A range intersection algorithm better than O(n)?

Question

Range intersection is a simple, but non-trivial problem.

Its has been answered twice already:

• Find number range intersection
• Comparing date ra

Answer 1

Non Overlapping Ranges:

Prep O(n log n):

1. Make a array / vector of the ranges.
2. Sort the vector by the end of the range (break ties by sorting by the start of the range)

Search:

1. Use binary search to find the first range with an End value of >= TestRange.Start

2. Iterator starting at the binary search until you find an Start > TestRange.End:

   2a. If the range if the current range is within the TestRange, add it to your result.

Answer 2

The standard approach is to use an interval tree.

In computer science, an interval tree is a tree data structure to hold intervals. Specifically, it allows one to efficiently find all intervals that overlap with any given interval or point. It is often used for windowing queries, for instance, to find all roads on a computerized map inside a rectangular viewport, or to find all visible elements inside a three-dimensional scene. A similar data structure is the segment tree.

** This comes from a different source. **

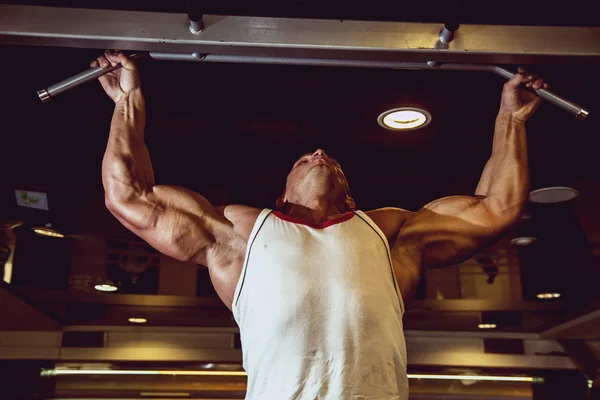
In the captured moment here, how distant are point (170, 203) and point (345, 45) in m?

The trivial solution is to visit each interval and test whether it intersects the given point or interval, which requires O(n) time, where n is the number of intervals in the collection. Since a query may return all intervals, for example if the query is a large interval intersecting all intervals in the collection, this is asymptotically optimal; however, we can do better by considering output-sensitive algorithms, where the runtime is expressed in terms of m, the number of intervals produced by the query. Interval trees have a query time of O(log n + m) and an initial creation time of O(n log n), while limiting memory consumption to O(n). After creation, interval trees may be dynamic, allowing efficient insertion and deletion of an interval in O(log n). If the endpoints of intervals are within a small integer range (e.g., in the range [1,...,O(n)]), faster data structures exist[1] with preprocessing time O(n) and query time O(1+m) for reporting m intervals containing a given query point.

Answer 3

Sounds like you need a class that implements the SortedSet interface. TreeSet is the implementation that ships with the core API.

Have one set holding the ranges sorted by lowest value, and one sorted by highest value.

You can then implement the equivalent of the database algorithm using the in-memory sets.

As for whether this is actually faster than O(n), I couldn't say.